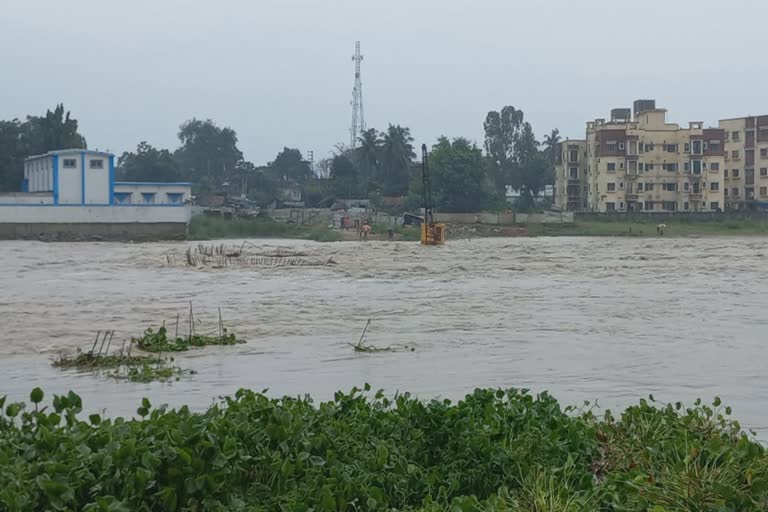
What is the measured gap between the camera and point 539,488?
3.98 meters

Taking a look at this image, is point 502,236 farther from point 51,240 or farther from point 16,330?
point 16,330

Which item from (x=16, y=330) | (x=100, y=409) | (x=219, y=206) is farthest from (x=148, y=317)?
(x=219, y=206)

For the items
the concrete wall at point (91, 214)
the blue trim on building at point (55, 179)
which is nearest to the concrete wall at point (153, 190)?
the blue trim on building at point (55, 179)

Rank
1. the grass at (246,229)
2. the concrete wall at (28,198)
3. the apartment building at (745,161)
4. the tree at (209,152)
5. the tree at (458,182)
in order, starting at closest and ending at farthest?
the concrete wall at (28,198), the grass at (246,229), the tree at (458,182), the apartment building at (745,161), the tree at (209,152)

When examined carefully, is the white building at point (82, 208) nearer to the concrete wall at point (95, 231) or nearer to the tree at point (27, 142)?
the concrete wall at point (95, 231)

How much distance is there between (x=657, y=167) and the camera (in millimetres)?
70312

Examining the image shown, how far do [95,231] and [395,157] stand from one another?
3366 cm

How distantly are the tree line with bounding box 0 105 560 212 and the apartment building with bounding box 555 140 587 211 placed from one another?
200 cm

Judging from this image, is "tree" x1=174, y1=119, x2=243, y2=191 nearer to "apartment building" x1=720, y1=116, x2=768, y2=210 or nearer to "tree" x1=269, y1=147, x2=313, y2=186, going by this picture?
"tree" x1=269, y1=147, x2=313, y2=186

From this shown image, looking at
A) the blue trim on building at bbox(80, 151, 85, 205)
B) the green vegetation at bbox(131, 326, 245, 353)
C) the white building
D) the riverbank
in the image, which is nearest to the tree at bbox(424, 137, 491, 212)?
the riverbank

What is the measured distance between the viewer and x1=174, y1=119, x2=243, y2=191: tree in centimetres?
10250

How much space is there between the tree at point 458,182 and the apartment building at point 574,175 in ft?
28.6

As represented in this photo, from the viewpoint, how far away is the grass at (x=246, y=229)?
5741 centimetres

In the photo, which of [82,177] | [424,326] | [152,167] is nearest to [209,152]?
[152,167]
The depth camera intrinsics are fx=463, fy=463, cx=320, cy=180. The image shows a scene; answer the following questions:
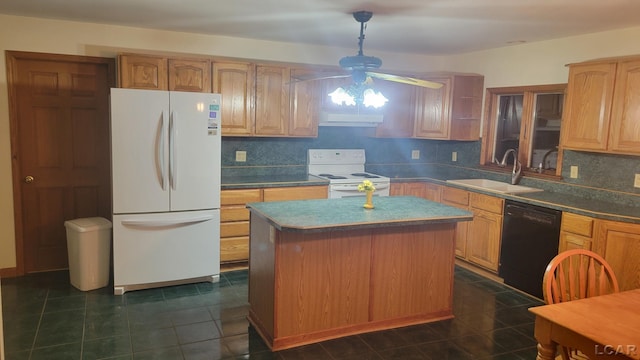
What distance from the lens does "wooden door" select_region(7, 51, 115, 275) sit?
423 cm

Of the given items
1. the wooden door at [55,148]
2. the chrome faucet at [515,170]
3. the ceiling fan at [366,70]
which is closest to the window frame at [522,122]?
the chrome faucet at [515,170]

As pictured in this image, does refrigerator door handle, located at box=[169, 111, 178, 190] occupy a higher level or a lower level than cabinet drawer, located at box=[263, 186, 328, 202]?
higher

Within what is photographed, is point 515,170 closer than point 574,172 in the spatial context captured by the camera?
No

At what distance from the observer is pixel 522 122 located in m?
4.93

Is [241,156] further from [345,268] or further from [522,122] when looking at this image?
[522,122]

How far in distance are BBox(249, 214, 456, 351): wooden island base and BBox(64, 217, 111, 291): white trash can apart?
151 centimetres

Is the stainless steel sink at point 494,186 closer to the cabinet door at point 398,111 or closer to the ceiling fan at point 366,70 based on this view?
the cabinet door at point 398,111

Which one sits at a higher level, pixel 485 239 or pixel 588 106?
pixel 588 106

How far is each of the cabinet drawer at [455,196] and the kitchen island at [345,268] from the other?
1.36m

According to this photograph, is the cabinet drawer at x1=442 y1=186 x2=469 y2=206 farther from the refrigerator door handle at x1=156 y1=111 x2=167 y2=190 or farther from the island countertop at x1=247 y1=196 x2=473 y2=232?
the refrigerator door handle at x1=156 y1=111 x2=167 y2=190

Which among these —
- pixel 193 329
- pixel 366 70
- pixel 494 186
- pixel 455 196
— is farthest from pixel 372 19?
pixel 193 329

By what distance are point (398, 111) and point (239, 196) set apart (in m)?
2.24

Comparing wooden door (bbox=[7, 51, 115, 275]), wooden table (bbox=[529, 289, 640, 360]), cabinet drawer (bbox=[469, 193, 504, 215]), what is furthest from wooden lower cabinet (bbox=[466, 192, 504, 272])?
wooden door (bbox=[7, 51, 115, 275])

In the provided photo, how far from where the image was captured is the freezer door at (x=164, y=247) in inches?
154
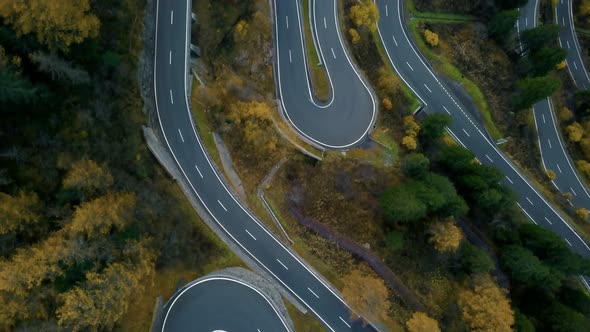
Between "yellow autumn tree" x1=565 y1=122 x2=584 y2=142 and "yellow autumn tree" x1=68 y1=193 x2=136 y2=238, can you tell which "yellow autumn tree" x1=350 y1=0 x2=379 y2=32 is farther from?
"yellow autumn tree" x1=565 y1=122 x2=584 y2=142

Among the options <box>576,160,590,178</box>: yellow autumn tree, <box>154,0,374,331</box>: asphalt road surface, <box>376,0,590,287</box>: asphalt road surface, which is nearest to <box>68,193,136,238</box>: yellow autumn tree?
<box>154,0,374,331</box>: asphalt road surface

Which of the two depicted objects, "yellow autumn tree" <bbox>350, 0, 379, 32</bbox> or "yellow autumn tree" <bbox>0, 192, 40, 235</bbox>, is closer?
"yellow autumn tree" <bbox>0, 192, 40, 235</bbox>

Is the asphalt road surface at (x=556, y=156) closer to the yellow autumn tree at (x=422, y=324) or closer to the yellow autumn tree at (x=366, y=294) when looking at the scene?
the yellow autumn tree at (x=422, y=324)

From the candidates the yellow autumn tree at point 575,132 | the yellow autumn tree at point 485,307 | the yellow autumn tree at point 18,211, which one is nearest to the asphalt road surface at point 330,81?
the yellow autumn tree at point 485,307

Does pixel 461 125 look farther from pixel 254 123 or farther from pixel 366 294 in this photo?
pixel 254 123

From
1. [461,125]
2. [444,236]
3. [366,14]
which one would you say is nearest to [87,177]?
[444,236]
======
Request — Render every line of the records above as a numbered list, skipping blank lines and leaving out the pictures.

Reply to the exercise —
1. What is the measured gap between the camera and point 539,488?
2. 3.98 meters
3. Taking a look at this image, is point 502,236 farther from point 51,240 or farther from point 16,330?
4. point 16,330
5. Which item from (x=16, y=330) | (x=100, y=409) | (x=219, y=206) is farthest from (x=148, y=317)?
6. (x=219, y=206)
7. For the items
8. the concrete wall at point (91, 214)
9. the blue trim on building at point (55, 179)
10. which is nearest to the concrete wall at point (153, 190)?
11. the blue trim on building at point (55, 179)
12. Rank
13. 1. the grass at (246,229)
14. 2. the concrete wall at (28,198)
15. 3. the apartment building at (745,161)
16. 4. the tree at (209,152)
17. 5. the tree at (458,182)
18. in order, starting at closest and ending at farthest?
19. the concrete wall at (28,198), the grass at (246,229), the tree at (458,182), the apartment building at (745,161), the tree at (209,152)
20. When examined carefully, is the white building at point (82, 208) nearer to the concrete wall at point (95, 231) or nearer to the tree at point (27, 142)?
21. the concrete wall at point (95, 231)
22. How much distance is there between (x=657, y=167) and the camera (in millimetres)?
23. 70312
24. Examining the image shown, how far do [95,231] and [395,157] stand from one another?
25. 3366 cm
26. How distantly are the tree line with bounding box 0 105 560 212 and the apartment building with bounding box 555 140 587 211 placed from one another?
27. 200 cm
28. Judging from this image, is "tree" x1=174, y1=119, x2=243, y2=191 nearer to "apartment building" x1=720, y1=116, x2=768, y2=210 or nearer to "tree" x1=269, y1=147, x2=313, y2=186, going by this picture?
29. "tree" x1=269, y1=147, x2=313, y2=186
30. From this shown image, looking at
31. A) the blue trim on building at bbox(80, 151, 85, 205)
32. B) the green vegetation at bbox(131, 326, 245, 353)
33. C) the white building
34. D) the riverbank
35. in the image, which is nearest to the tree at bbox(424, 137, 491, 212)?
36. the riverbank
37. What is the measured distance between the viewer and x1=174, y1=119, x2=243, y2=191: tree in centimetres?
38. 10250
39. How much space is there between the tree at point 458,182 and the apartment building at point 574,175 in ft?
40. 28.6
41. As represented in this photo, from the viewpoint, how far away is the grass at (x=246, y=229)?
42. 5741 centimetres
43. In the photo, which of [82,177] | [424,326] | [152,167] is nearest to [209,152]?
44. [152,167]
45. The depth camera intrinsics are fx=463, fy=463, cx=320, cy=180. The image shows a scene; answer the following questions:
46. What distance from the lens does "wooden door" select_region(7, 51, 115, 275) sit?
47. 423 cm
48. Of the given items
49. 1. the wooden door at [55,148]
50. 2. the chrome faucet at [515,170]
51. 3. the ceiling fan at [366,70]
52. which is closest to the window frame at [522,122]?
53. the chrome faucet at [515,170]
54. As pictured in this image, does refrigerator door handle, located at box=[169, 111, 178, 190] occupy a higher level or a lower level than cabinet drawer, located at box=[263, 186, 328, 202]?
55. higher
56. Within what is photographed, is point 515,170 closer than point 574,172 in the spatial context captured by the camera?
57. No
58. At what distance from the observer is pixel 522 122 located in m?
59. 4.93
60. Is [241,156] further from [345,268] or further from [522,122] when looking at this image?
61. [522,122]
62. How far in distance are BBox(249, 214, 456, 351): wooden island base and BBox(64, 217, 111, 291): white trash can apart?
63. 151 centimetres
64. Is the stainless steel sink at point 494,186 closer to the cabinet door at point 398,111 or closer to the ceiling fan at point 366,70 based on this view?
65. the cabinet door at point 398,111
66. Which one sits at a higher level, pixel 485 239 or pixel 588 106?
67. pixel 588 106
68. How far is each of the cabinet drawer at [455,196] and the kitchen island at [345,268] from the other?
69. 1.36m
70. According to this photograph, is the cabinet drawer at x1=442 y1=186 x2=469 y2=206 farther from the refrigerator door handle at x1=156 y1=111 x2=167 y2=190 or farther from the island countertop at x1=247 y1=196 x2=473 y2=232?
71. the refrigerator door handle at x1=156 y1=111 x2=167 y2=190
72. Which among these —
73. - pixel 193 329
74. - pixel 366 70
75. - pixel 494 186
76. - pixel 455 196
77. — is farthest from pixel 372 19?
78. pixel 193 329
79. By what distance are point (398, 111) and point (239, 196) set apart (in m)?
80. 2.24
81. Comparing wooden door (bbox=[7, 51, 115, 275]), wooden table (bbox=[529, 289, 640, 360]), cabinet drawer (bbox=[469, 193, 504, 215]), what is furthest from wooden lower cabinet (bbox=[466, 192, 504, 272])?
82. wooden door (bbox=[7, 51, 115, 275])
83. In the provided photo, how far from where the image was captured is the freezer door at (x=164, y=247) in inches?
84. 154
85. Between "yellow autumn tree" x1=565 y1=122 x2=584 y2=142 and "yellow autumn tree" x1=68 y1=193 x2=136 y2=238, can you tell which "yellow autumn tree" x1=350 y1=0 x2=379 y2=32 is farther from?
86. "yellow autumn tree" x1=565 y1=122 x2=584 y2=142
87. Among the options <box>576,160,590,178</box>: yellow autumn tree, <box>154,0,374,331</box>: asphalt road surface, <box>376,0,590,287</box>: asphalt road surface, which is nearest to <box>68,193,136,238</box>: yellow autumn tree?
88. <box>154,0,374,331</box>: asphalt road surface
89. Which of the two depicted objects, "yellow autumn tree" <bbox>350, 0, 379, 32</bbox> or "yellow autumn tree" <bbox>0, 192, 40, 235</bbox>, is closer?
90. "yellow autumn tree" <bbox>0, 192, 40, 235</bbox>
91. Is the asphalt road surface at (x=556, y=156) closer to the yellow autumn tree at (x=422, y=324) or closer to the yellow autumn tree at (x=366, y=294) when looking at the scene?
92. the yellow autumn tree at (x=422, y=324)
93. From the candidates the yellow autumn tree at point 575,132 | the yellow autumn tree at point 485,307 | the yellow autumn tree at point 18,211, which one is nearest to the asphalt road surface at point 330,81?
94. the yellow autumn tree at point 485,307
95. Does pixel 461 125 look farther from pixel 254 123 or farther from pixel 366 294 in this photo?
96. pixel 254 123
97. From
98. 1. [461,125]
99. 2. [444,236]
100. 3. [366,14]
101. which one would you say is nearest to [87,177]?
102. [444,236]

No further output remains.